Roasted Sweet Potatoes with Cinnamon Pecan Crunch

1/2 c. firmly packed brown sugar (divided)
2 TBL orange juice
2 tsp. vanilla extract
1 1/2 tsp Saigon ground cinnamon (divided)
1/2 tsp salt
3 pounds sweet potatoes, peeled and cut into 1-inch chunks
1 c. dried cranberries
4 TBL (1/2 stick) butter divided
1/4 c. flour
1 c. chopped pecans

Preheat oven to 400.
In large bowl, mix 1/4 c of brown sugar, the OJ, vanilla, 1 tsp of cinnmaon and the salt. Add sweet pots and cranberries; toss to coat well.
Spoon into 13 by 9 inch baking dish. Dot with 2 TBL butter.
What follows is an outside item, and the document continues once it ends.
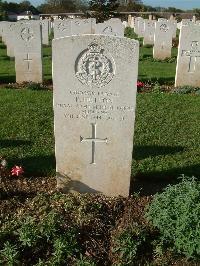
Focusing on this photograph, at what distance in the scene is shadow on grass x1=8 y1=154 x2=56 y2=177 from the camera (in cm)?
595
Cover with foil and bake for 30 mins.

In a small bowl, mix flour, remaining 1/4 c. brown sugar, and remaining 1/2 tsp. cinnamon. Cut in remaining 2 Tbl. butter with a fork until coarse crumbs form. Stir in pecans. Remove potatoes from oven and stir gently. Sprinkle with pecan topping.
Bake uncovered 25-30 mins. longer or until sweet potatoes are tender and topping is lightly browned.